Egemen kültür ve toplum içinde asimile olmalarını, sessizliğe gömülüp gizlice kültürlerini devam ettirmeye çalışmalarını nasıl iç acıtıcı, insanlık ve demokrasi dışı buluyorsam; mağduriyetlerini kimliğe dönüştürerek inanç ve kültürlerini siyasi bir araç olarak kullanılıp yüceltilmelerini de garipsediğimi söylüyorum. Ki, bu arada aklım bana, ‘burası Erdal İnönü’nün SHP’si değil, sosyalist bir parti hiç değil. Burası CHP. Ne bekliyordun ki’ uyarısı yapmıyor da değil!
 
Biliyorum ki, iki ay sonra hayati bir seçim yaşayacak ülkede bu tartışmaların zemini/zamanı değil.
Ama zamanı gelecek, gelmeli. O zaman umuyorum ki,
Partinin sağlıklı/nitelikli bir üye yapısına kavuşturulması başta olmak üzere, parti içi seçimlerin sosyal demokrat esaslara bağlanması, bunun koşullarının oluşturulması konuşulur… Umarım ki utangaç/çekimser fısıltıların yerini, gerçek değerlendirmeler, eleştiriler alır.

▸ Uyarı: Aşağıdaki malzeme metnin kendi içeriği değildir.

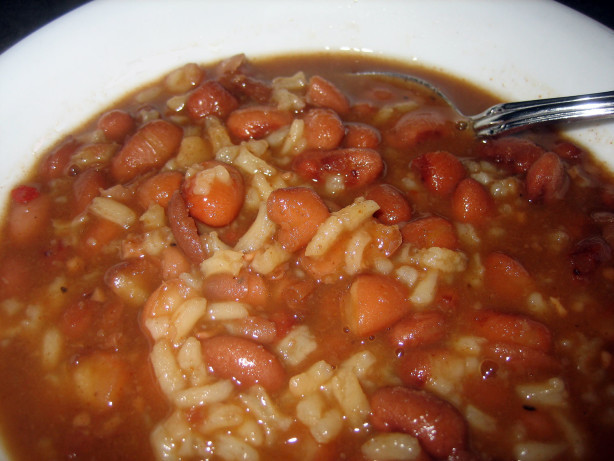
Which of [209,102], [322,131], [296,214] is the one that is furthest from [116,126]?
[296,214]

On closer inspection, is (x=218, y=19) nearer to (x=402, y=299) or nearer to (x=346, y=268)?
(x=346, y=268)

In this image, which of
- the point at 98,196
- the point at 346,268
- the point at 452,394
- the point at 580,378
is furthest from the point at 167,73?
the point at 580,378

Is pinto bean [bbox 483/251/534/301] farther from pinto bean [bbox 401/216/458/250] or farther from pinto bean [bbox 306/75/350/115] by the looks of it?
pinto bean [bbox 306/75/350/115]

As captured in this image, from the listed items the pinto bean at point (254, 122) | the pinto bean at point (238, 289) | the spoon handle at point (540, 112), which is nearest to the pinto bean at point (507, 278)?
the spoon handle at point (540, 112)

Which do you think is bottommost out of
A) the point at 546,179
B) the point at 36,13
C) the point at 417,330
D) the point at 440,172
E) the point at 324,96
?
the point at 417,330

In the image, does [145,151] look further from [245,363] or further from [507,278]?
[507,278]
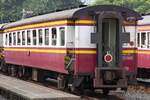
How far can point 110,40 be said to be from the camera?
60.8ft

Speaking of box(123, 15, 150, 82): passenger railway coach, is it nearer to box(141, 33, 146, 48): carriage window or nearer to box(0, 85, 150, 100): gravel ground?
box(141, 33, 146, 48): carriage window

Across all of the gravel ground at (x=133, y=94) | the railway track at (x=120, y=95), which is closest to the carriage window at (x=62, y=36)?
the railway track at (x=120, y=95)

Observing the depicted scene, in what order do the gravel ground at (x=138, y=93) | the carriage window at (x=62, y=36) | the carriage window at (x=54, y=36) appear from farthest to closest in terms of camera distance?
the carriage window at (x=54, y=36) < the gravel ground at (x=138, y=93) < the carriage window at (x=62, y=36)

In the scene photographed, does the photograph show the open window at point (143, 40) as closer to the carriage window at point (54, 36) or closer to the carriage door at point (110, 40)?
the carriage window at point (54, 36)

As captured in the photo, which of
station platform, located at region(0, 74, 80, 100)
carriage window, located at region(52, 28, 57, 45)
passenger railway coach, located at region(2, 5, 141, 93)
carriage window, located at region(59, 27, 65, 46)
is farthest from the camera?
carriage window, located at region(52, 28, 57, 45)

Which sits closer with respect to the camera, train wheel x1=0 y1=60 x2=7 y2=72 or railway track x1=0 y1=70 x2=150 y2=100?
railway track x1=0 y1=70 x2=150 y2=100

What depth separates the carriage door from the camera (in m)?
18.4

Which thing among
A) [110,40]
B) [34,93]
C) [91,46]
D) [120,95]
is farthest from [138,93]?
[34,93]

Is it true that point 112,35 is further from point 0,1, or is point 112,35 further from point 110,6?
point 0,1

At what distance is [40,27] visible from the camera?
2219cm

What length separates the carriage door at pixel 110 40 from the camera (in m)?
18.4

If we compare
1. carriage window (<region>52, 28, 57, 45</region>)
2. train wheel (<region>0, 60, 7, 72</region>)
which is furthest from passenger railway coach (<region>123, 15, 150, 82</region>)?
train wheel (<region>0, 60, 7, 72</region>)

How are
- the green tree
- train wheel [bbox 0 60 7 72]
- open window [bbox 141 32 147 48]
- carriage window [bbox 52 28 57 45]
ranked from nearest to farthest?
1. carriage window [bbox 52 28 57 45]
2. open window [bbox 141 32 147 48]
3. train wheel [bbox 0 60 7 72]
4. the green tree

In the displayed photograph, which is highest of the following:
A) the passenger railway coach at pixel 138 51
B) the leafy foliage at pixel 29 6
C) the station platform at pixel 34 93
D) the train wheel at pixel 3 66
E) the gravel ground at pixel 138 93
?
the leafy foliage at pixel 29 6
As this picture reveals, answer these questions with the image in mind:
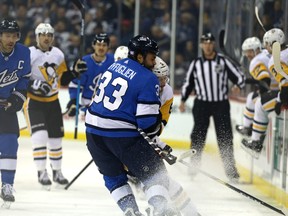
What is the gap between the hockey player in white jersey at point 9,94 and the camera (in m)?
6.50

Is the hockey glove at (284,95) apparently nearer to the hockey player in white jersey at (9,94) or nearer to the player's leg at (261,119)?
the player's leg at (261,119)

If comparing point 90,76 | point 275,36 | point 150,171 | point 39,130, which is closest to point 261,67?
point 275,36

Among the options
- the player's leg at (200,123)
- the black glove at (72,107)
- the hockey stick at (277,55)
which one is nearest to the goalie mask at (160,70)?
the hockey stick at (277,55)

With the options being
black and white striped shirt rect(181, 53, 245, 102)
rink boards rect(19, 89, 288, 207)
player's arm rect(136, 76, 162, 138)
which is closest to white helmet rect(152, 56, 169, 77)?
player's arm rect(136, 76, 162, 138)

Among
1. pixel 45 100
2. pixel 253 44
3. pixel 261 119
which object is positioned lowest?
pixel 261 119

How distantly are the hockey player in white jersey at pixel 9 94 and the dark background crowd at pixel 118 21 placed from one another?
505 cm

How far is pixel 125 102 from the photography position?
5055mm

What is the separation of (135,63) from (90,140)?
49 centimetres

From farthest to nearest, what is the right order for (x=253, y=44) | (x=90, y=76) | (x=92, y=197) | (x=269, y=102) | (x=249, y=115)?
(x=249, y=115) < (x=253, y=44) < (x=90, y=76) < (x=269, y=102) < (x=92, y=197)

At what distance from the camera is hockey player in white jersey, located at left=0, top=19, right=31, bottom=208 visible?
6500 mm

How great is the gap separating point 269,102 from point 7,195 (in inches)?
88.8

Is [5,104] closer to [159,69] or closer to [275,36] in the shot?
[159,69]

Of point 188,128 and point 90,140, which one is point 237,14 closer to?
point 188,128

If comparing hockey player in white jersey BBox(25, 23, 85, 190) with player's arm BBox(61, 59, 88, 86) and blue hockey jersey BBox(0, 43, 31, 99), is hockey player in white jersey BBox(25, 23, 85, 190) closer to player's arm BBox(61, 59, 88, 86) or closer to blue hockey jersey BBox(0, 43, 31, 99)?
player's arm BBox(61, 59, 88, 86)
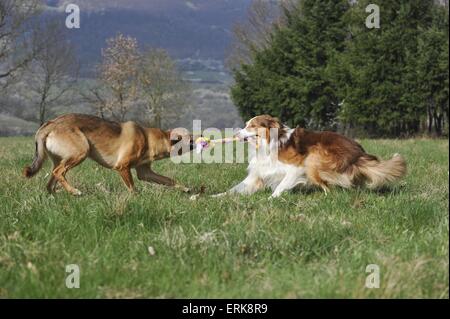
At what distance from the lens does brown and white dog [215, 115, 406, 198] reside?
713 cm

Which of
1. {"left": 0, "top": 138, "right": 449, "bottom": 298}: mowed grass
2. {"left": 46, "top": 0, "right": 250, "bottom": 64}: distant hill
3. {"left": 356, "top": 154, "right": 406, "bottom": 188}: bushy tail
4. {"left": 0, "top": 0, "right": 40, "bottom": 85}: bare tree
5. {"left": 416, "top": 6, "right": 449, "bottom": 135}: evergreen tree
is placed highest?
{"left": 46, "top": 0, "right": 250, "bottom": 64}: distant hill

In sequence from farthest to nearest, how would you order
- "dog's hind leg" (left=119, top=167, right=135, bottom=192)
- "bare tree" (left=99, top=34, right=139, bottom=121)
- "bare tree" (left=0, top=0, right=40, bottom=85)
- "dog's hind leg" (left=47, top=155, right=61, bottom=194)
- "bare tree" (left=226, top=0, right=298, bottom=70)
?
"bare tree" (left=226, top=0, right=298, bottom=70), "bare tree" (left=99, top=34, right=139, bottom=121), "bare tree" (left=0, top=0, right=40, bottom=85), "dog's hind leg" (left=119, top=167, right=135, bottom=192), "dog's hind leg" (left=47, top=155, right=61, bottom=194)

Bu ülkede demokrasiyi kimlik siyasetinin değil, her rengin ve görüşün temsilcilerinin yer aldığı, kimsenin kendini ‘azınlık’ olarak hissetmediği, eşitliği koruyan partilerin zenginleştirebileceğine olan inancımızı korumaya devam ederiz bizler de…
Bu arada…
Denizli’de, Afyon’da, Ankara’da, Yozgat’ta mesela… CHP sandıklarında devrim yapan kadınların İzmir sandıklarında, her iki seçim bölgesinde de esamesinin okunmayışını nereye koyacağız? O da ayrı bir yazı konusu…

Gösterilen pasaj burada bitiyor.